NOTICE OF PRIVACY PRACTICES
PROTECTING YOUR CONFIDENTIAL HEALTH INFORMATION IS IMPORTANT TO US
Notice of Privacy Practices
This notice describes how health information about you may be used and disclosed and how you can get access to this information. Please review it carefully.
Our Promise
We want you to know that Oralieve will make every effort to protect the confidentiality of your health information, and we are taking the new Federal HIPAA (Health Insurance Portability and Accountability Act) laws very seriously. We do not ever want you to
delay treatment because you are afraid your personal health history might be
unnecessarily made available to others outside our office.
So what has changed?
Why a privacy policy now?
Very good questions!
The most significant variable that has motivated the Federal government to
legally enforce the importance of the privacy of health information is the rapid
evolution of computer technology and its use in healthcare. The government has
appropriately sought to standardize and protect the privacy of the electronic
exchange of your health information. This has challenged us to review not only
how your health information is used within our computers but also with the
Internet, phone, faxes, copy machines, and charts. We believe this has been an
important exercise for us because it has disciplined us to put in writing the
policies and procedures we use to ensure the protection of your health
information everywhere it is used.
We want you to know about these policies and procedures which we developed to
make sure your health information will not be shared with anyone who does not
require it.
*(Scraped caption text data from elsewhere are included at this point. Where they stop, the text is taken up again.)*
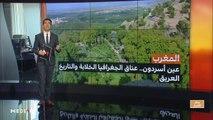 مدار الأخبار - الظهيرة - 04/11/2019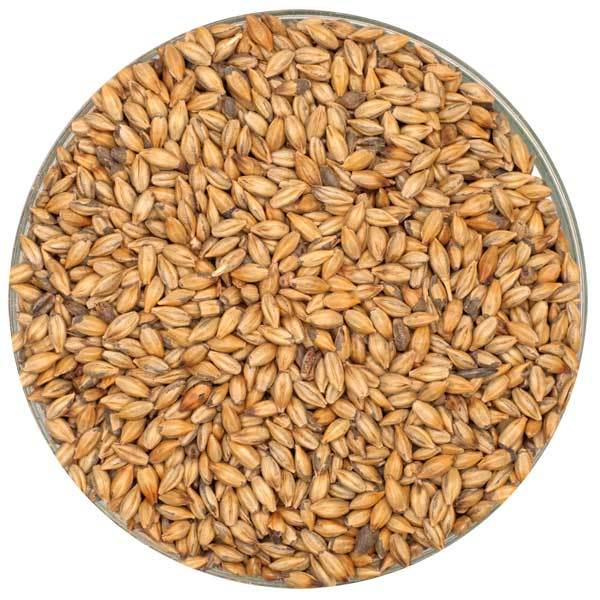 Detail view of Crisp Amber Malt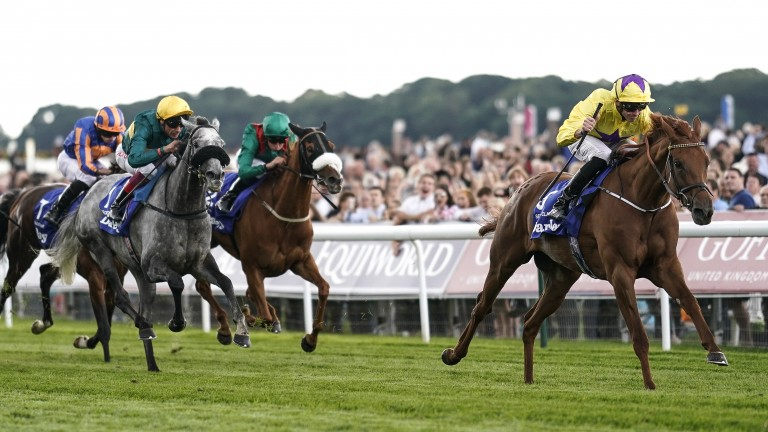 Sea Of Class slips the field in the Yorkshire Oaks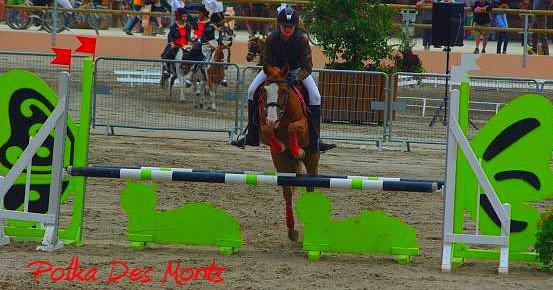 Mes Championat de France à Poneys à Lamotte Beuvron
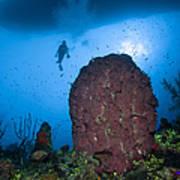 Diver And Barrel Sponge, Belize Poster
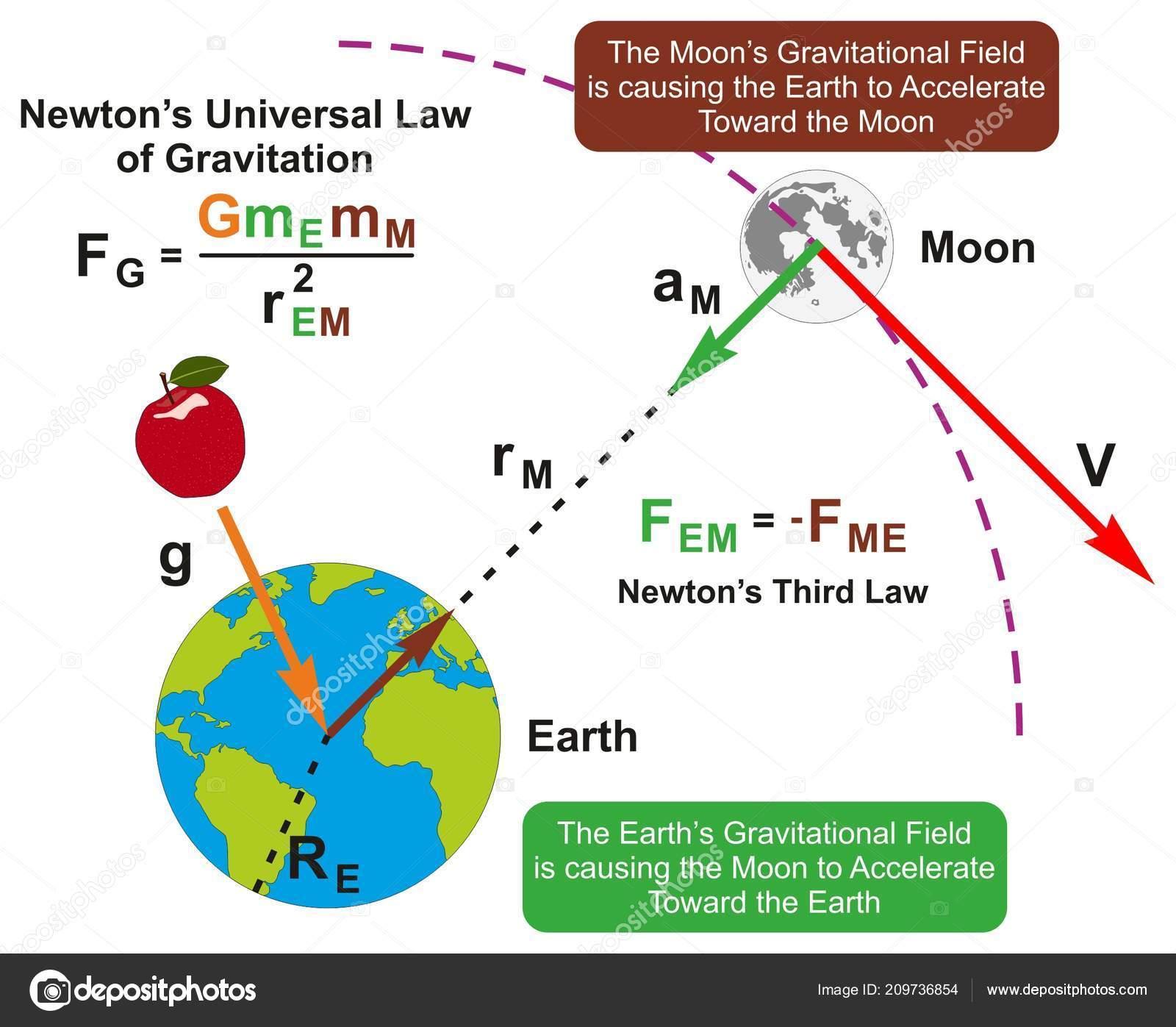 Legge Gravitazione Universale Newton Infographic Diagramma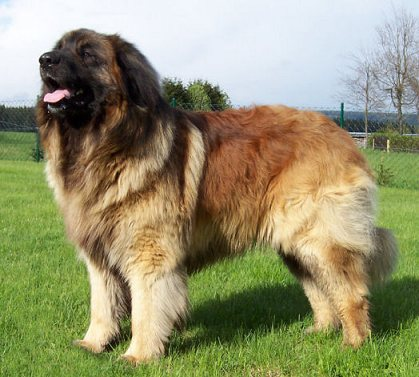 Leonberger Puppies on Dog Wallpapers Album  Leonberger Dog Breed Pictures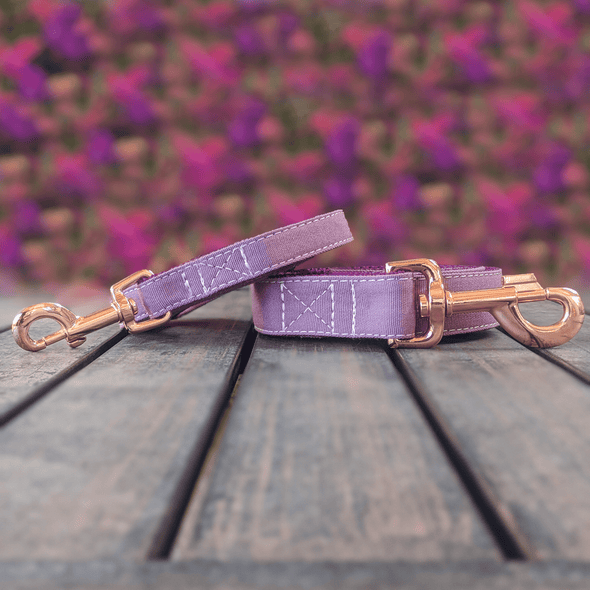 Amethyst Dog Collar and Leash Set Rose Gold Collection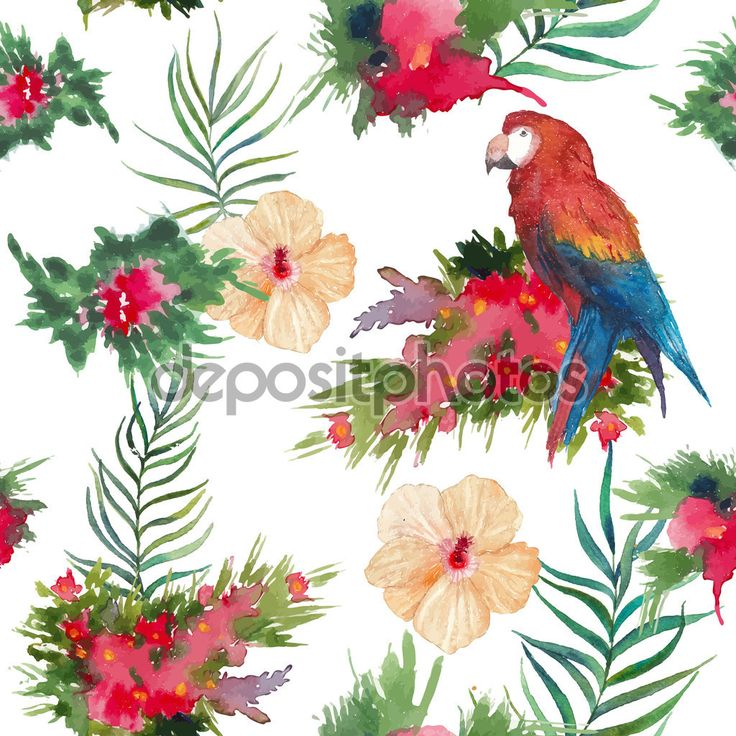 Акварель тропические цветы и птицы шаблон - Векторная картинка: 73028615
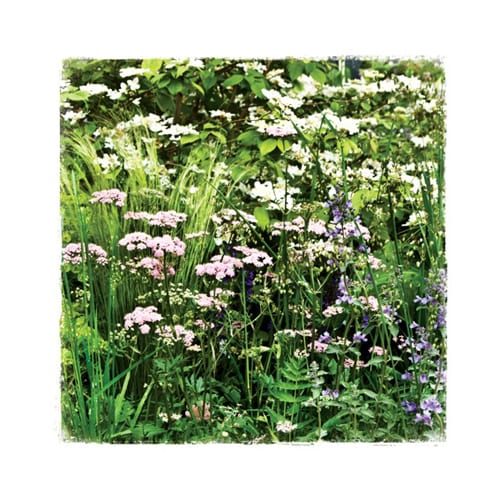 CHL6 Meadow Chelsea Garden Collection Dipingo Design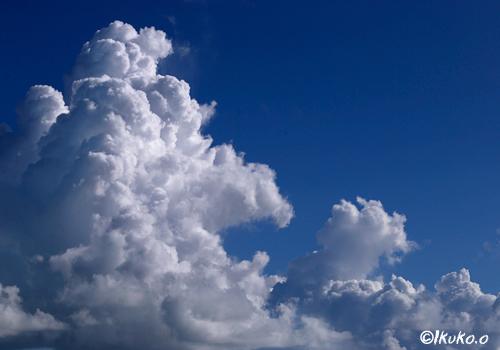 力強い入道雲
Our office is subject to State and Federal law regarding the
confidentiality of your health information and in keeping with these laws; we
want you to understand our procedures and your rights as our valuable patient.
We will use and communicate your HEALTH
INFORMATION only for the
purposes of providing your treatment, obtaining payment and conducting health
care operations. Your health information will not be used for other purposes
unless we have asked for and been voluntarily given your written permission.
PROTECTING YOUR CONFIDENTIAL HEALTH INFORMATION IS IMPORTANT TO US
HOW YOUR HEALTH INFORMATION MAY BE USED:
To Provide Treatment
We will use your HEALTH
INFORMATION within our office
to provide you with the best dental care possible. This may include
administrative and clinical office procedures designed to optimize scheduling
and coordination of care between hygienist, dental assistant, dentist, and
business office staff. In addition, we may share your health information with
physicians, referring dentists, clinical and dental laboratories, pharmacies or
other health care personnel providing you treatment.
To Obtain Payment
We may include your health information with an invoice used to collect
payment for treatment you receive in our office. We may do this with insurance
forms filed for you in the mail or sent electronically. We will be sure to only
work with companies with a similar commitment to the security of your health
information.
To Conduct Health Care Operations
Your health information may be used during performance evaluations of our
staff. Some of our best teaching opportunities use clinical situations
experienced by patients receiving care at our office. As a result, health
information may be included in training programs for students, interns,
associates, and business and clinical employees. It is also possible that health
information will be disclosed during audits by insurance companies or government
appointed agencies as part of their quality assurance and compliance reviews.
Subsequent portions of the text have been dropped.